Entries provided>

━━━

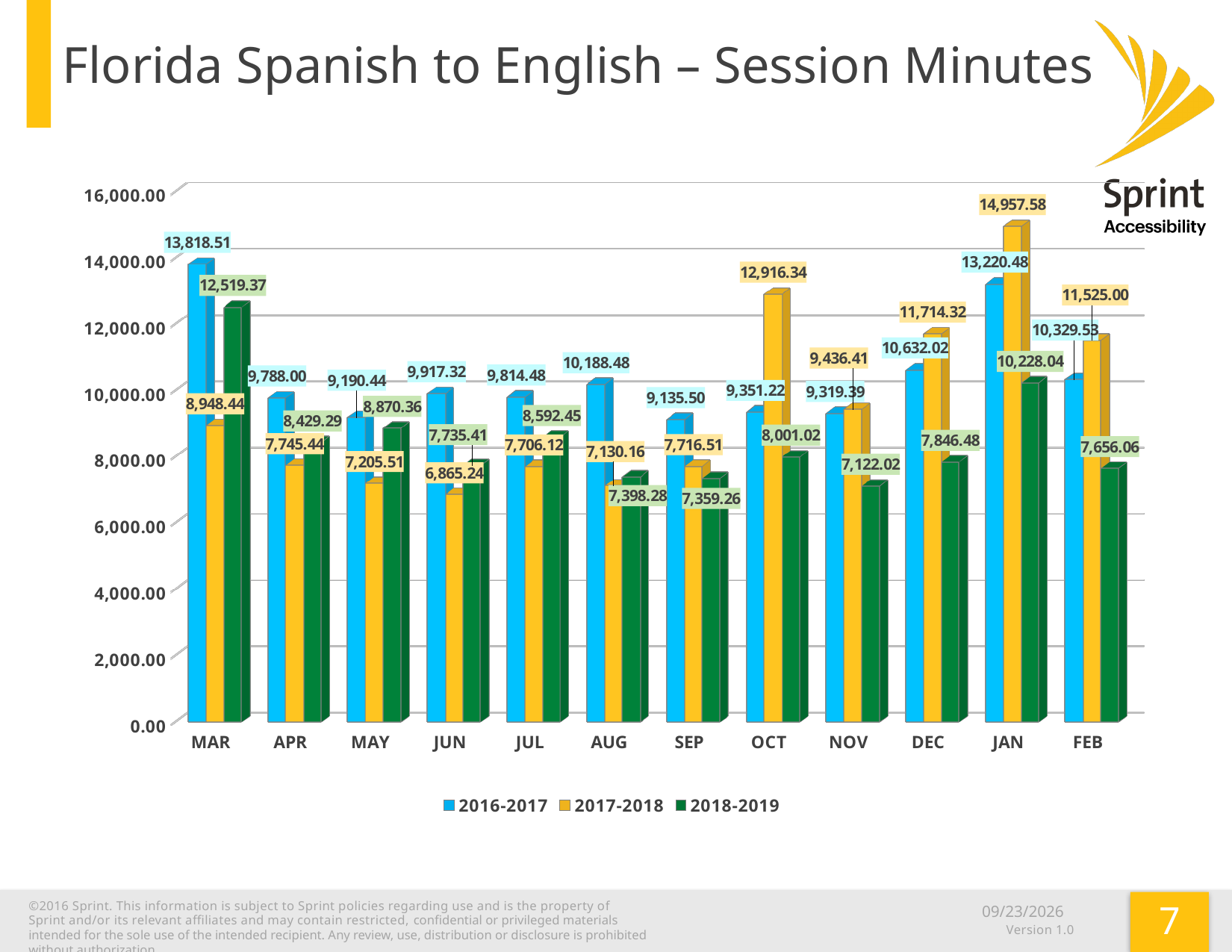
Which month has the highest 2017-2018 value? JAN How many series does the legend list? 3 How many months are shown on the x axis? 12 Which month has the lowest 2017-2018 value? JUN What is the 2016-2017 value for MAR? 13,818.51 What kind of chart is shown on the slide? bar chart Which month has the lowest 2018-2019 value? NOV Is the 2016-2017 value for AUG greater or less than 10,000.00? greater What is the 2018-2019 value for JUL? 8,592.45 In DEC, which series has the larger value, 2016-2017 or 2017-2018? 2017-2018 What is the 2017-2018 value for OCT? 12,916.34 What is the difference between the 2016-2017 and 2018-2019 values for MAR? 1,299.14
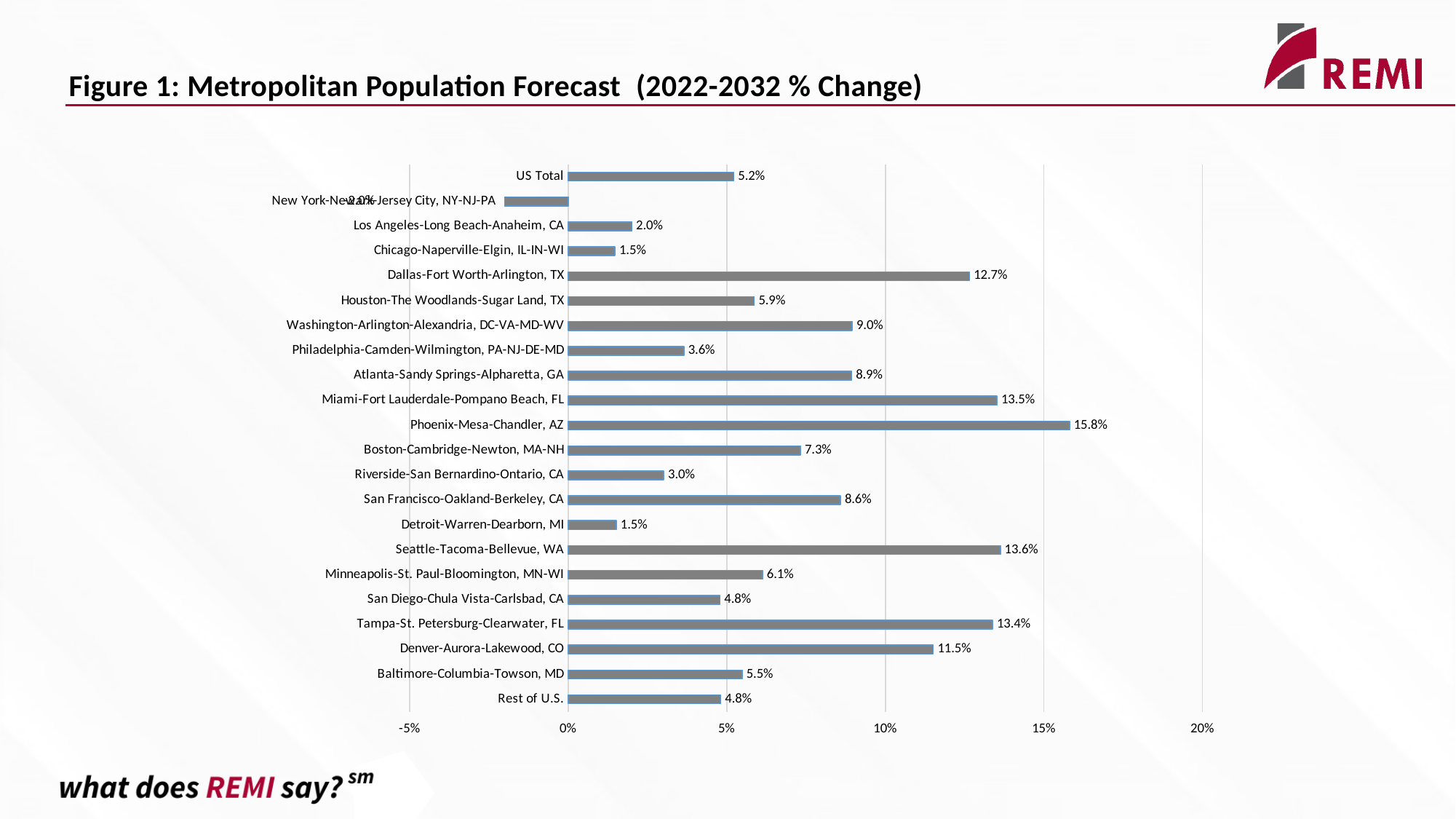
What type of chart is shown on the slide? bar chart How many categories (bars) are shown in the chart? 22 Is the value for New York-Newark-Jersey City, NY-NJ-PA greater or less than 0%? less What is the forecast population change for Dallas-Fort Worth-Arlington, TX? 12.7% What is the difference between the forecast population change for Seattle-Tacoma-Bellevue, WA and Tampa-St. Petersburg-Clearwater, FL? 0.2% What is the forecast population change for the US Total? 5.2% What is the forecast population change for Phoenix-Mesa-Chandler, AZ? 15.8% Which has a larger forecast population change, Miami-Fort Lauderdale-Pompano Beach, FL or Denver-Aurora-Lakewood, CO? Miami-Fort Lauderdale-Pompano Beach, FL Which metropolitan area has the highest forecast population change? Phoenix-Mesa-Chandler, AZ What is the title of the chart on the slide? Figure 1: Metropolitan Population Forecast (2022-2032 % Change) Which metropolitan area has the lowest forecast population change? New York-Newark-Jersey City, NY-NJ-PA What is the difference between the forecast population change for Washington-Arlington-Alexandria, DC-VA-MD-WV and Atlanta-Sandy Springs-Alpharetta, GA? 0.1%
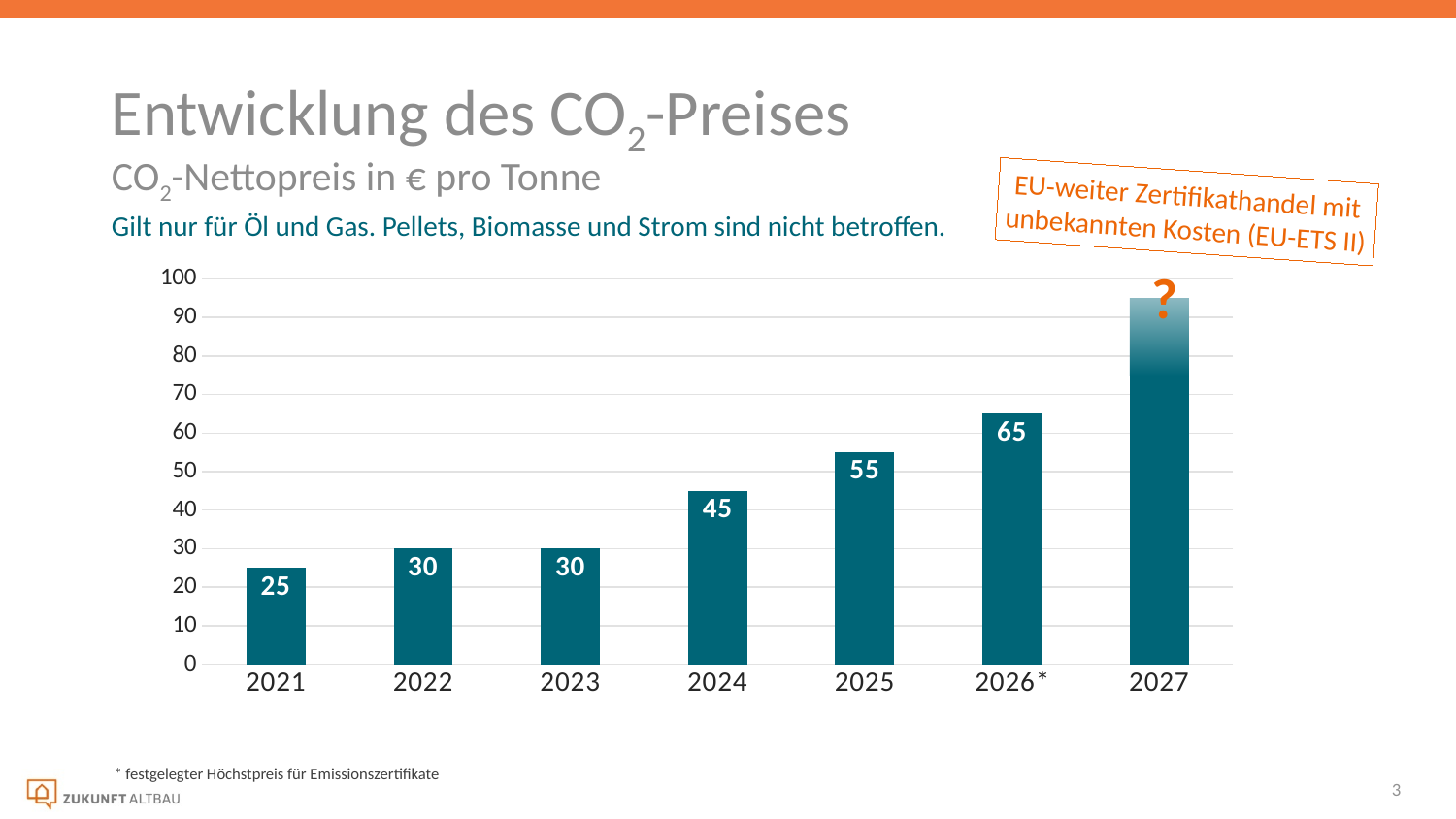
What value is shown for 2026*? 65 What is the difference between the values for 2026* and 2021? 40 What kind of chart is shown on the slide? bar chart Which is larger, the value for 2024 or the value for 2023? 2024 What is the CO2 net price shown for 2021? 25 Which year has the tallest bar in the chart? 2027 Do the values rise or fall from 2021 to 2027? rise How many years are shown on the x axis of the chart? 7 What value is shown for 2025? 55 Is the value for 2027 greater or less than 90? greater What value is shown for 2024? 45 Which year has the lowest value in the chart? 2021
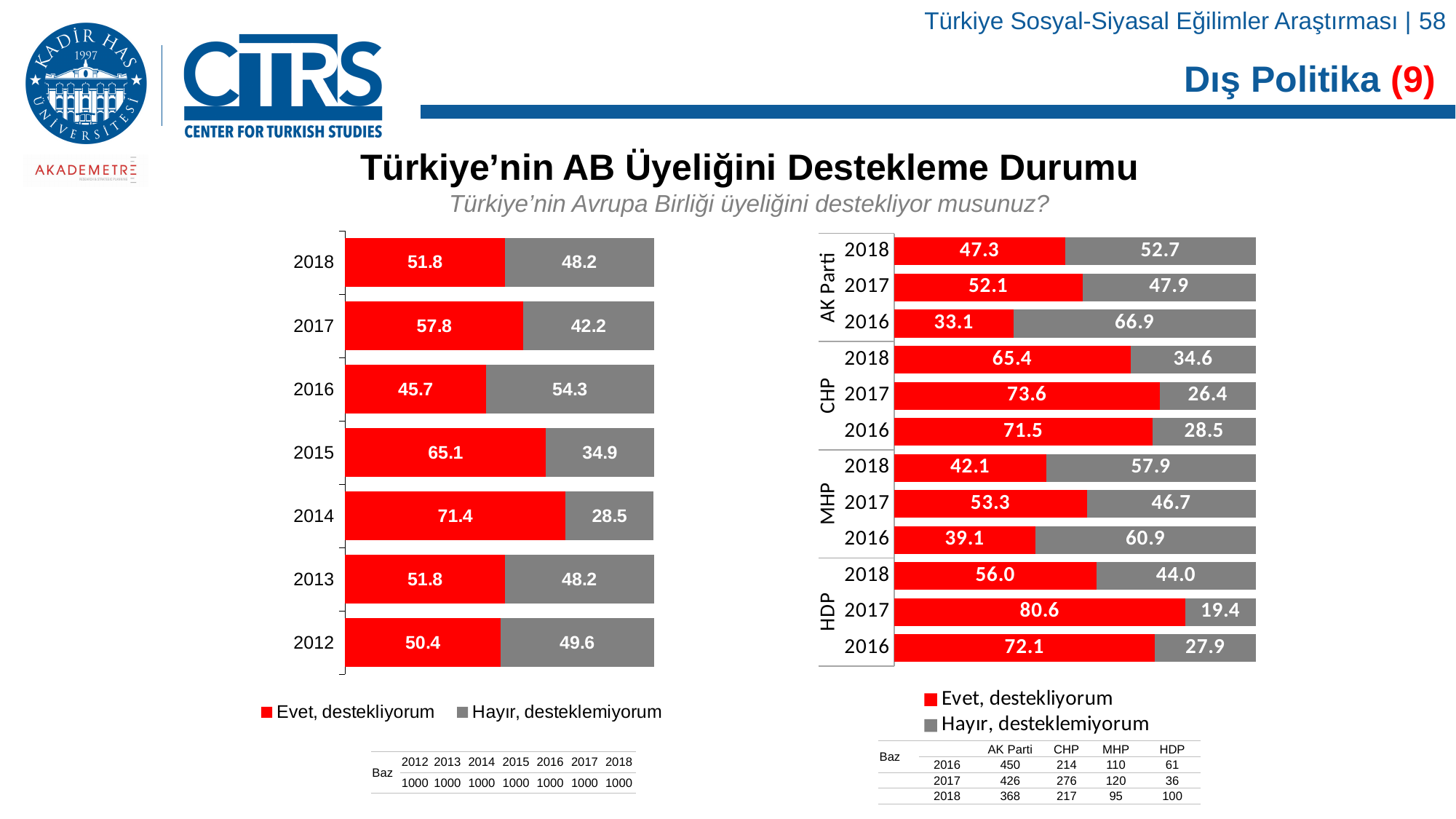
In the left chart by year, which year has the lowest "Evet, destekliyorum" value? 2016 In the right chart by party, what percentage of AK Parti respondents said "Hayır, desteklemiyorum" in 2016? 66.9 In the right chart by party, is the "Evet, destekliyorum" value for MHP 2018 or HDP 2018 larger? HDP 2018 In the left chart by year, how many years are shown? 7 In the left chart by year, what percentage said "Hayır, desteklemiyorum" in 2016? 54.3 In the right chart by party, how many series does the legend list? 2 In the right chart by party, what percentage of CHP respondents said "Evet, destekliyorum" in 2017? 73.6 In the left chart by year, which year has the highest "Evet, destekliyorum" value? 2014 In the left chart by year, what percentage said "Evet, destekliyorum" in 2018? 51.8 In the right chart by party, which party-year bar has the highest "Evet, destekliyorum" value? HDP 2017 In the left chart by year, what is the difference between the "Evet, destekliyorum" values for 2017 and 2018? 6.0 In the left chart by year, what kind of chart is it? Stacked bar chart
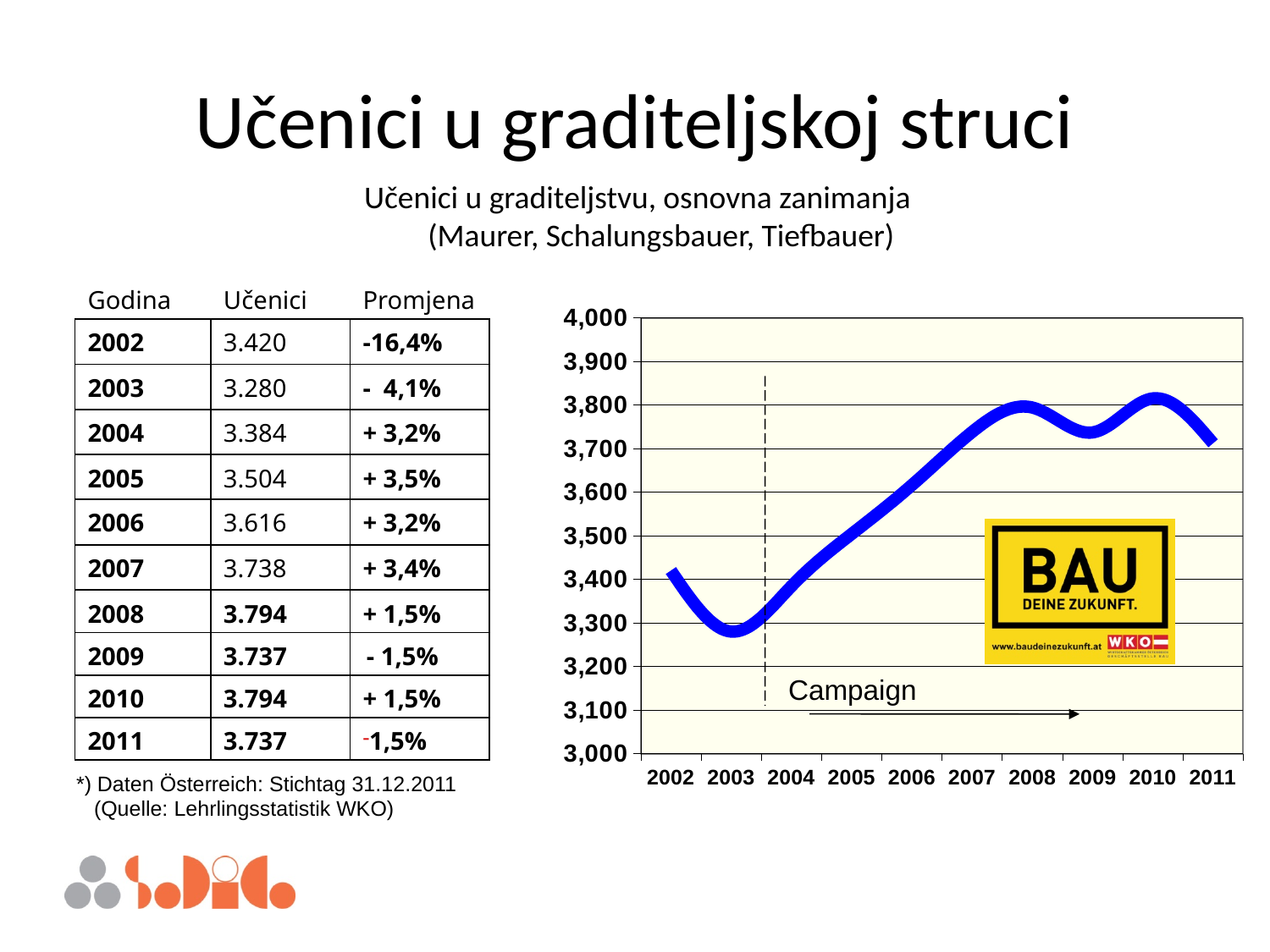
Does the line rise or fall between 2003 and 2008? rise How many years are plotted along the x axis of the chart? 10 In which year does the line reach its lowest point? 2003 Is the value plotted for 2002 greater or less than 3,500? less Is the value plotted for 2007 greater or less than 3,600? greater What is the difference between the number of Učenici in 2008 and in 2002? 374 According to the slide, how many Učenici were there in 2003? 3.280 According to the slide, how many Učenici were there in 2006? 3.616 Is the value plotted for 2011 greater or less than 3,600? greater What label is written next to the dashed vertical line and arrow on the chart? Campaign What kind of chart is shown on the right of the slide? line chart Which year has the larger value, 2005 or 2009? 2009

━━━

Work required> Turn the lines above into a numbered list, skipping any blank lines. Leave the pictures out.

Answer to the problem>
1. Which month has the highest 2017-2018 value? JAN How many series does the legend list? 3 How many months are shown on the x axis? 12 Which month has the lowest 2017-2018 value? JUN What is the 2016-2017 value for MAR? 13,818.51 What kind of chart is shown on the slide? bar chart Which month has the lowest 2018-2019 value? NOV Is the 2016-2017 value for AUG greater or less than 10,000.00? greater What is the 2018-2019 value for JUL? 8,592.45 In DEC, which series has the larger value, 2016-2017 or 2017-2018? 2017-2018 What is the 2017-2018 value for OCT? 12,916.34 What is the difference between the 2016-2017 and 2018-2019 values for MAR? 1,299.14
2. What type of chart is shown on the slide? bar chart How many categories (bars) are shown in the chart? 22 Is the value for New York-Newark-Jersey City, NY-NJ-PA greater or less than 0%? less What is the forecast population change for Dallas-Fort Worth-Arlington, TX? 12.7% What is the difference between the forecast population change for Seattle-Tacoma-Bellevue, WA and Tampa-St. Petersburg-Clearwater, FL? 0.2% What is the forecast population change for the US Total? 5.2% What is the forecast population change for Phoenix-Mesa-Chandler, AZ? 15.8% Which has a larger forecast population change, Miami-Fort Lauderdale-Pompano Beach, FL or Denver-Aurora-Lakewood, CO? Miami-Fort Lauderdale-Pompano Beach, FL Which metropolitan area has the highest forecast population change? Phoenix-Mesa-Chandler, AZ What is the title of the chart on the slide? Figure 1: Metropolitan Population Forecast (2022-2032 % Change) Which metropolitan area has the lowest forecast population change? New York-Newark-Jersey City, NY-NJ-PA What is the difference between the forecast population change for Washington-Arlington-Alexandria, DC-VA-MD-WV and Atlanta-Sandy Springs-Alpharetta, GA? 0.1%
3. What value is shown for 2026*? 65 What is the difference between the values for 2026* and 2021? 40 What kind of chart is shown on the slide? bar chart Which is larger, the value for 2024 or the value for 2023? 2024 What is the CO2 net price shown for 2021? 25 Which year has the tallest bar in the chart? 2027 Do the values rise or fall from 2021 to 2027? rise How many years are shown on the x axis of the chart? 7 What value is shown for 2025? 55 Is the value for 2027 greater or less than 90? greater What value is shown for 2024? 45 Which year has the lowest value in the chart? 2021
4. In the left chart by year, which year has the lowest "Evet, destekliyorum" value? 2016 In the right chart by party, what percentage of AK Parti respondents said "Hayır, desteklemiyorum" in 2016? 66.9 In the right chart by party, is the "Evet, destekliyorum" value for MHP 2018 or HDP 2018 larger? HDP 2018 In the left chart by year, how many years are shown? 7 In the left chart by year, what percentage said "Hayır, desteklemiyorum" in 2016? 54.3 In the right chart by party, how many series does the legend list? 2 In the right chart by party, what percentage of CHP respondents said "Evet, destekliyorum" in 2017? 73.6 In the left chart by year, which year has the highest "Evet, destekliyorum" value? 2014 In the left chart by year, what percentage said "Evet, destekliyorum" in 2018? 51.8 In the right chart by party, which party-year bar has the highest "Evet, destekliyorum" value? HDP 2017 In the left chart by year, what is the difference between the "Evet, destekliyorum" values for 2017 and 2018? 6.0 In the left chart by year, what kind of chart is it? Stacked bar chart
5. Does the line rise or fall between 2003 and 2008? rise How many years are plotted along the x axis of the chart? 10 In which year does the line reach its lowest point? 2003 Is the value plotted for 2002 greater or less than 3,500? less Is the value plotted for 2007 greater or less than 3,600? greater What is the difference between the number of Učenici in 2008 and in 2002? 374 According to the slide, how many Učenici were there in 2003? 3.280 According to the slide, how many Učenici were there in 2006? 3.616 Is the value plotted for 2011 greater or less than 3,600? greater What label is written next to the dashed vertical line and arrow on the chart? Campaign What kind of chart is shown on the right of the slide? line chart Which year has the larger value, 2005 or 2009? 2009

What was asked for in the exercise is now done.